> TASKS FOR THIS EXERCISE
(1) In the profile of Dr. Laubenbacher, please list the central problems that understanding molecular networks is said to help solve.
(2) According to the profile of Dr. Laubenbacher, which university awarded him his Ph.D. in mathematics?

> EXCERPTED TEXT

- - - -

Dr. Laubenbacher received his Ph.D. in mathematics from Northwestern University in 1985. He has been a Professor at the Virginia Bioinformatics Institute and a Professor in the Department of Mathematics at Virginia Tech since 2001. He is also an Adjunct Professor in the Department of Cancer Biology at Wake Forest University in Winston-Salem (NC) and Affiliate Faculty in the Virginia Tech Wake Forest University School of Biomedical Engineering and Sciences. Prior to these appointments Dr. Laubenbacher was Professor of Mathematics at New Mexico State University. He has served as Visiting Faculty at Los Alamos National Laboratories, was a member of the Mathematical Science Research Institute at Berkeley in 1998, and was a Visiting Associate Professor at Cornell University in 1990 and 1993. Current interests in Dr. Laubenbacher's research group include the development of mathematical algorithms and their application to problems in systems biology, in particular the modeling and simulation of molecular networks. An application area of particular interest is cancer systems biology, especially the role of iron metabolism in breast cancer. For more information see his research group's website http://admg.vbi.vt.edu/
1. Cancer systems biology: Our understanding of cancer has been aided by a network centric view. The fundamental relevance of systems biology to the understanding and treatment of cancer is the insight that genes and proteins do not act in isolation, but rather as nodes in complex interactive networks that include multiple feedback mechanisms and redundancies. The design of effective drugs to battle cancer will depend on the understanding of these networks and of the specific network alterations present in an individual tumor. And an understanding of characteristic changes in metabolic networks can lead to new prognostic and diagnostic methods. The complexity of these dynamic networks makes it difficult or impossible to study them without the aid of computer models based on mathematical analysis. This talk will discuss systems biology and mathematical models as an approach to cancer biology by way of two case studies.
2. Algebraic models in systems biology: The long-term goal of molecular systems biology is to understand how the physiology of organisms arises through the dynamic interaction of the molecular constituents of life. Understanding the molecular networks formed in this way is an essential step toward solving many central problems related to human health, sustainable energy, a sustainable food supply, and a healthy environment. Mathematical and statistical models of the networks involved are an essential enabling technology for reaching this goal. This talk will provide some examples of the role mathematics plays in systems biology and will discuss some recent applications of algebraic geometry to this field. No background in mathematical biology is required, and the talk will be accessible to undergraduates and students and faculty from the life sciences.

- - - -

> RECORDED DATA
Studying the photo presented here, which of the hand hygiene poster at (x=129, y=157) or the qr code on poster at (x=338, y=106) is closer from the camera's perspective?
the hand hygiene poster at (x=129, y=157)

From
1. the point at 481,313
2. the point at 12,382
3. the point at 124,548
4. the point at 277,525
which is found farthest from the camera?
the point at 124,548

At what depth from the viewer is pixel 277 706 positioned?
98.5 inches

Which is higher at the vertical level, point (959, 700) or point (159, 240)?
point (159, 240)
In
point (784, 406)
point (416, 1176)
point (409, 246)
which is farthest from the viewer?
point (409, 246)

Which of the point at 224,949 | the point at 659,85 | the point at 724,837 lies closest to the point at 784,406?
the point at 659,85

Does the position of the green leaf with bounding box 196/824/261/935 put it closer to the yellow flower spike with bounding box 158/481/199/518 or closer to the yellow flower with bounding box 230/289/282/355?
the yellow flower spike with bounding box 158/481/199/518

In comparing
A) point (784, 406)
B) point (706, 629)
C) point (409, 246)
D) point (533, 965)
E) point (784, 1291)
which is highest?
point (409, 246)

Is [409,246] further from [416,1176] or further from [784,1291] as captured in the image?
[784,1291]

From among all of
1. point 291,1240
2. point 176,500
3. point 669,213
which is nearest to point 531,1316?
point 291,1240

- - - -

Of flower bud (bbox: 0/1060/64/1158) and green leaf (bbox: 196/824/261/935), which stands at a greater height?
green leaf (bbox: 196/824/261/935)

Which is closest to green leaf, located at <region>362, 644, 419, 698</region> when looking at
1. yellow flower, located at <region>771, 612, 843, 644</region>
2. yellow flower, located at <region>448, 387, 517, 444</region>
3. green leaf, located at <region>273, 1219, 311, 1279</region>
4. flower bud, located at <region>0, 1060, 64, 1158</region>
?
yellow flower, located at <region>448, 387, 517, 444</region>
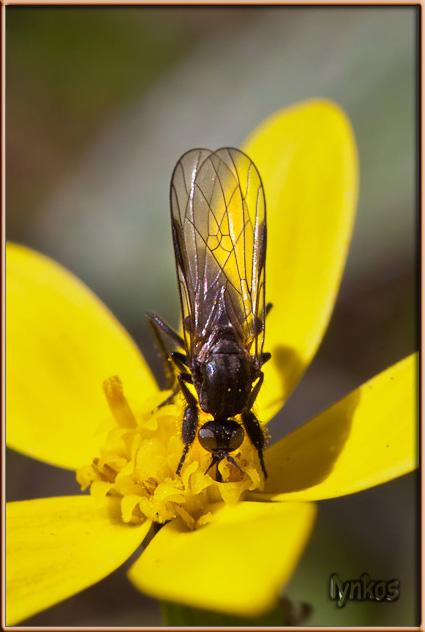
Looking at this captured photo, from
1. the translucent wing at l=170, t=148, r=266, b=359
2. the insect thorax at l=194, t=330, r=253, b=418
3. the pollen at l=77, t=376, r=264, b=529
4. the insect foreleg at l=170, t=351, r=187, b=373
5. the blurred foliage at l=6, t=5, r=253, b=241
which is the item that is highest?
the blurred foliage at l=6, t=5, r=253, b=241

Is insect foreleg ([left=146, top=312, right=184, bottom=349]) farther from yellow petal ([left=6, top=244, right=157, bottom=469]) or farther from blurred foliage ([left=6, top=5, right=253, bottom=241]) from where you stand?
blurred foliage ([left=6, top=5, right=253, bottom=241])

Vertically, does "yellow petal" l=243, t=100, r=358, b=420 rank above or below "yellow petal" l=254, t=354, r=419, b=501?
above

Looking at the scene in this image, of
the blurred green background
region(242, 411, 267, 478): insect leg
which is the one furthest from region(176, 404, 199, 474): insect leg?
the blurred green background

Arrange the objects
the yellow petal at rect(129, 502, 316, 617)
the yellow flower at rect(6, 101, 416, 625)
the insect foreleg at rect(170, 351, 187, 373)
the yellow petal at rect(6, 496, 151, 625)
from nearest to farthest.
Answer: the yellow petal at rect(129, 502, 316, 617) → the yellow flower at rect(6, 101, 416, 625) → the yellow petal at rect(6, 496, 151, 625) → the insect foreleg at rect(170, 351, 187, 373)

- - - -

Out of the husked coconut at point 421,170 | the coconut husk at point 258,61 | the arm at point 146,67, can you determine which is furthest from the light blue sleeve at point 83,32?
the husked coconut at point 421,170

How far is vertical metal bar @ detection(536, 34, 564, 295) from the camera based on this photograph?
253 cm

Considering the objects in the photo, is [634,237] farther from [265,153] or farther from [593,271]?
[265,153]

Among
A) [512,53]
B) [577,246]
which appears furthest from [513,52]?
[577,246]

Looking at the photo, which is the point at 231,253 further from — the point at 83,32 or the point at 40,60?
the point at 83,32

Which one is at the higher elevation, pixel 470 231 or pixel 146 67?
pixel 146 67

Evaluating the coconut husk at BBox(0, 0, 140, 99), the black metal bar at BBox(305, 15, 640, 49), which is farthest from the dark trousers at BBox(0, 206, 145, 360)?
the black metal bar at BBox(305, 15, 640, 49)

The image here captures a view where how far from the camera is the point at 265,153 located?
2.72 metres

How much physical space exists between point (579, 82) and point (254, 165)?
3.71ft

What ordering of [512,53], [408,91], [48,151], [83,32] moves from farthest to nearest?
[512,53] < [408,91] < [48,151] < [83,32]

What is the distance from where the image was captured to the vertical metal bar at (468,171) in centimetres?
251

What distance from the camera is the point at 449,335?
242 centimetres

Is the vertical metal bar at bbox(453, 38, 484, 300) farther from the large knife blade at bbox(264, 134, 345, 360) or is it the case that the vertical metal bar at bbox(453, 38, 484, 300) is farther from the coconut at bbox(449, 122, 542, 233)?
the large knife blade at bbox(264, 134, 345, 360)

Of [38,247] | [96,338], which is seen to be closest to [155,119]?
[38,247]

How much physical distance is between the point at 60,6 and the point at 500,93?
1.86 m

- - - -

> EXPECTED OUTPUTS
(1)
- human health
- sustainable energy
- a sustainable food supply
- a healthy environment

(2) Northwestern University